Filling in the judges
To explain our new procedure to the judges, my coworkers, Lois Carmichael and domestic violence attorney Jennifer Slack, helped me search for the best way to give all 14 of the judges the same information at the same time. We discovered that they hold a weekly meeting where they discuss the business of the courthouse, and I requested to be placed on the agenda of a future meeting so I could address all of the judges at once. It took two months for various scheduling reasons, but I finally had my chance.
    We prepared a packet for my presentation and brought enough copies for each judge. (You can download a copy of my notes at www The packet explained what a VIS is and the process it should go through, and it included a blank VIS, a copy of the Crime Victims’ Rights we send to crime victims, and a photocopy of Chapter 56 of the Texas Code of Criminal Procedure outlining crime victims’ rights.
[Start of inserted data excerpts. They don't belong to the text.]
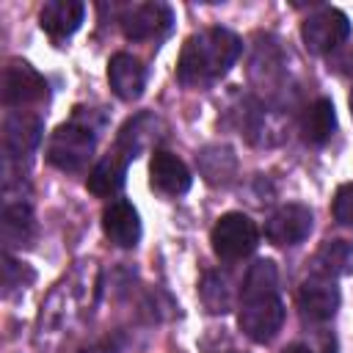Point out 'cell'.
I'll return each instance as SVG.
<instances>
[{
    "instance_id": "8",
    "label": "cell",
    "mask_w": 353,
    "mask_h": 353,
    "mask_svg": "<svg viewBox=\"0 0 353 353\" xmlns=\"http://www.w3.org/2000/svg\"><path fill=\"white\" fill-rule=\"evenodd\" d=\"M298 309H301L303 320H309V323L331 320L339 309V287L334 284V279H325L317 273L309 276L298 287Z\"/></svg>"
},
{
    "instance_id": "1",
    "label": "cell",
    "mask_w": 353,
    "mask_h": 353,
    "mask_svg": "<svg viewBox=\"0 0 353 353\" xmlns=\"http://www.w3.org/2000/svg\"><path fill=\"white\" fill-rule=\"evenodd\" d=\"M240 52L243 41L237 33L226 28H207L185 41L176 63V77L188 88H207L234 66Z\"/></svg>"
},
{
    "instance_id": "17",
    "label": "cell",
    "mask_w": 353,
    "mask_h": 353,
    "mask_svg": "<svg viewBox=\"0 0 353 353\" xmlns=\"http://www.w3.org/2000/svg\"><path fill=\"white\" fill-rule=\"evenodd\" d=\"M3 243L6 248H22L33 243L36 221L28 201H6L3 207Z\"/></svg>"
},
{
    "instance_id": "18",
    "label": "cell",
    "mask_w": 353,
    "mask_h": 353,
    "mask_svg": "<svg viewBox=\"0 0 353 353\" xmlns=\"http://www.w3.org/2000/svg\"><path fill=\"white\" fill-rule=\"evenodd\" d=\"M312 265H314V273L325 276V279L350 273L353 270V243L350 240H325L317 248Z\"/></svg>"
},
{
    "instance_id": "24",
    "label": "cell",
    "mask_w": 353,
    "mask_h": 353,
    "mask_svg": "<svg viewBox=\"0 0 353 353\" xmlns=\"http://www.w3.org/2000/svg\"><path fill=\"white\" fill-rule=\"evenodd\" d=\"M334 218L345 226H353V182L342 185L334 196Z\"/></svg>"
},
{
    "instance_id": "21",
    "label": "cell",
    "mask_w": 353,
    "mask_h": 353,
    "mask_svg": "<svg viewBox=\"0 0 353 353\" xmlns=\"http://www.w3.org/2000/svg\"><path fill=\"white\" fill-rule=\"evenodd\" d=\"M259 295H279V273L270 259H256L243 281L240 298H259Z\"/></svg>"
},
{
    "instance_id": "13",
    "label": "cell",
    "mask_w": 353,
    "mask_h": 353,
    "mask_svg": "<svg viewBox=\"0 0 353 353\" xmlns=\"http://www.w3.org/2000/svg\"><path fill=\"white\" fill-rule=\"evenodd\" d=\"M108 83L113 88V94L124 102H132L143 94L146 85V69L143 63L130 55V52H116L108 63Z\"/></svg>"
},
{
    "instance_id": "11",
    "label": "cell",
    "mask_w": 353,
    "mask_h": 353,
    "mask_svg": "<svg viewBox=\"0 0 353 353\" xmlns=\"http://www.w3.org/2000/svg\"><path fill=\"white\" fill-rule=\"evenodd\" d=\"M190 182H193V176H190L188 165L176 154H171L165 149H157L152 154V160H149V185L157 193L182 196V193L190 190Z\"/></svg>"
},
{
    "instance_id": "22",
    "label": "cell",
    "mask_w": 353,
    "mask_h": 353,
    "mask_svg": "<svg viewBox=\"0 0 353 353\" xmlns=\"http://www.w3.org/2000/svg\"><path fill=\"white\" fill-rule=\"evenodd\" d=\"M199 292H201V303L210 314H226L232 309V287L223 273H218V270L204 273Z\"/></svg>"
},
{
    "instance_id": "20",
    "label": "cell",
    "mask_w": 353,
    "mask_h": 353,
    "mask_svg": "<svg viewBox=\"0 0 353 353\" xmlns=\"http://www.w3.org/2000/svg\"><path fill=\"white\" fill-rule=\"evenodd\" d=\"M157 124H160V121H157L152 113H141V116L130 119V121L121 127V132H119L116 149L124 152V154L132 160L141 149H146L152 141H157Z\"/></svg>"
},
{
    "instance_id": "12",
    "label": "cell",
    "mask_w": 353,
    "mask_h": 353,
    "mask_svg": "<svg viewBox=\"0 0 353 353\" xmlns=\"http://www.w3.org/2000/svg\"><path fill=\"white\" fill-rule=\"evenodd\" d=\"M102 232L119 248L138 245V240H141V218H138V210L130 201H124V199L110 201L102 210Z\"/></svg>"
},
{
    "instance_id": "5",
    "label": "cell",
    "mask_w": 353,
    "mask_h": 353,
    "mask_svg": "<svg viewBox=\"0 0 353 353\" xmlns=\"http://www.w3.org/2000/svg\"><path fill=\"white\" fill-rule=\"evenodd\" d=\"M301 36L309 52L325 55V52H334L342 41H347L350 22L339 8H320L306 17V22L301 25Z\"/></svg>"
},
{
    "instance_id": "3",
    "label": "cell",
    "mask_w": 353,
    "mask_h": 353,
    "mask_svg": "<svg viewBox=\"0 0 353 353\" xmlns=\"http://www.w3.org/2000/svg\"><path fill=\"white\" fill-rule=\"evenodd\" d=\"M212 251L223 259V262H234L248 256L256 243H259V229L256 223L245 215V212H226L218 218V223L212 226L210 234Z\"/></svg>"
},
{
    "instance_id": "26",
    "label": "cell",
    "mask_w": 353,
    "mask_h": 353,
    "mask_svg": "<svg viewBox=\"0 0 353 353\" xmlns=\"http://www.w3.org/2000/svg\"><path fill=\"white\" fill-rule=\"evenodd\" d=\"M347 105H350V116H353V91H350V99H347Z\"/></svg>"
},
{
    "instance_id": "15",
    "label": "cell",
    "mask_w": 353,
    "mask_h": 353,
    "mask_svg": "<svg viewBox=\"0 0 353 353\" xmlns=\"http://www.w3.org/2000/svg\"><path fill=\"white\" fill-rule=\"evenodd\" d=\"M127 163H130V157H127L124 152H119V149L110 152V154H105V157L88 171V179H85L88 190H91L94 196H99V199L116 196V193L124 188Z\"/></svg>"
},
{
    "instance_id": "14",
    "label": "cell",
    "mask_w": 353,
    "mask_h": 353,
    "mask_svg": "<svg viewBox=\"0 0 353 353\" xmlns=\"http://www.w3.org/2000/svg\"><path fill=\"white\" fill-rule=\"evenodd\" d=\"M83 17H85V6L80 0H50L39 14V25L50 39L61 41L69 39L83 25Z\"/></svg>"
},
{
    "instance_id": "23",
    "label": "cell",
    "mask_w": 353,
    "mask_h": 353,
    "mask_svg": "<svg viewBox=\"0 0 353 353\" xmlns=\"http://www.w3.org/2000/svg\"><path fill=\"white\" fill-rule=\"evenodd\" d=\"M30 281H33V270L25 268L22 262H17V259H11V256L6 254V259H3V292L11 295L14 290L28 287Z\"/></svg>"
},
{
    "instance_id": "16",
    "label": "cell",
    "mask_w": 353,
    "mask_h": 353,
    "mask_svg": "<svg viewBox=\"0 0 353 353\" xmlns=\"http://www.w3.org/2000/svg\"><path fill=\"white\" fill-rule=\"evenodd\" d=\"M334 130H336V113H334L331 99L325 97L314 99L301 116V138L309 146H323L334 135Z\"/></svg>"
},
{
    "instance_id": "7",
    "label": "cell",
    "mask_w": 353,
    "mask_h": 353,
    "mask_svg": "<svg viewBox=\"0 0 353 353\" xmlns=\"http://www.w3.org/2000/svg\"><path fill=\"white\" fill-rule=\"evenodd\" d=\"M174 14L165 3H138L121 14V33L132 41L160 39L171 30Z\"/></svg>"
},
{
    "instance_id": "10",
    "label": "cell",
    "mask_w": 353,
    "mask_h": 353,
    "mask_svg": "<svg viewBox=\"0 0 353 353\" xmlns=\"http://www.w3.org/2000/svg\"><path fill=\"white\" fill-rule=\"evenodd\" d=\"M41 141V119L25 110H14L3 121V152L8 160L28 157Z\"/></svg>"
},
{
    "instance_id": "19",
    "label": "cell",
    "mask_w": 353,
    "mask_h": 353,
    "mask_svg": "<svg viewBox=\"0 0 353 353\" xmlns=\"http://www.w3.org/2000/svg\"><path fill=\"white\" fill-rule=\"evenodd\" d=\"M196 163H199V174L210 185H229L237 174V157L229 146H207L201 149Z\"/></svg>"
},
{
    "instance_id": "25",
    "label": "cell",
    "mask_w": 353,
    "mask_h": 353,
    "mask_svg": "<svg viewBox=\"0 0 353 353\" xmlns=\"http://www.w3.org/2000/svg\"><path fill=\"white\" fill-rule=\"evenodd\" d=\"M281 353H314L309 345H301V342H292V345H287Z\"/></svg>"
},
{
    "instance_id": "6",
    "label": "cell",
    "mask_w": 353,
    "mask_h": 353,
    "mask_svg": "<svg viewBox=\"0 0 353 353\" xmlns=\"http://www.w3.org/2000/svg\"><path fill=\"white\" fill-rule=\"evenodd\" d=\"M47 97V80L25 61H8L3 69V105L22 108Z\"/></svg>"
},
{
    "instance_id": "4",
    "label": "cell",
    "mask_w": 353,
    "mask_h": 353,
    "mask_svg": "<svg viewBox=\"0 0 353 353\" xmlns=\"http://www.w3.org/2000/svg\"><path fill=\"white\" fill-rule=\"evenodd\" d=\"M240 331L254 342H270L284 323V303L279 295H259V298H243L237 312Z\"/></svg>"
},
{
    "instance_id": "2",
    "label": "cell",
    "mask_w": 353,
    "mask_h": 353,
    "mask_svg": "<svg viewBox=\"0 0 353 353\" xmlns=\"http://www.w3.org/2000/svg\"><path fill=\"white\" fill-rule=\"evenodd\" d=\"M97 132L91 121H83L80 113L72 121H63L55 127V132L47 141V160L61 171H80L85 168L88 157L94 154Z\"/></svg>"
},
{
    "instance_id": "27",
    "label": "cell",
    "mask_w": 353,
    "mask_h": 353,
    "mask_svg": "<svg viewBox=\"0 0 353 353\" xmlns=\"http://www.w3.org/2000/svg\"><path fill=\"white\" fill-rule=\"evenodd\" d=\"M232 353H234V350H232Z\"/></svg>"
},
{
    "instance_id": "9",
    "label": "cell",
    "mask_w": 353,
    "mask_h": 353,
    "mask_svg": "<svg viewBox=\"0 0 353 353\" xmlns=\"http://www.w3.org/2000/svg\"><path fill=\"white\" fill-rule=\"evenodd\" d=\"M312 221H314V215L306 204H284L268 218L265 237L273 245H298L309 237Z\"/></svg>"
}]
</instances>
As I gave my presentation to the judges, a couple of them told me that they were unfamiliar with the VIS—one even said he’d never seen one before, and another asked if the VIS is the same as the oral allocution.
    It turns out that Lubbock County judges were accustomed to crime victims giving oral allocutions at guilty pleas or at sentencing, but VISes were unfamiliar. The only input they’d had from crime victims who didn’t testify in court was from oral allocutions, and a recent case had ruffled some feathers. We’d just completed a very difficult, long-delayed trial where emotions on both sides ran high. At sentencing, the adult son of a deceased victim gave an oral allocution that included ugly language and that verbally attacked the defense attorney. Defense attorneys voiced their complaints of the allocution to the judges, so both the defense attorneys in town and the judges were upset.
    I explained that the VIS is different from an allocution. While an allocution is oral and is given only when a crime victim can attend a guilty plea or the sentencing portion of a trial, the VIS is a written form that crime victims can fill out and return. I told the judges that the VISes would really help them “hear” from every victim—even those who can’t make it to a trial or who don’t want to stand up and give an oral allocution in court.
    The judges’ response was extremely receptive to the “new” VIS, and they are grateful to know how a crime has affected the victims in any given case. I myself am glad that more victims are returning the VISes we send out and that the judges are able to consider these written statements.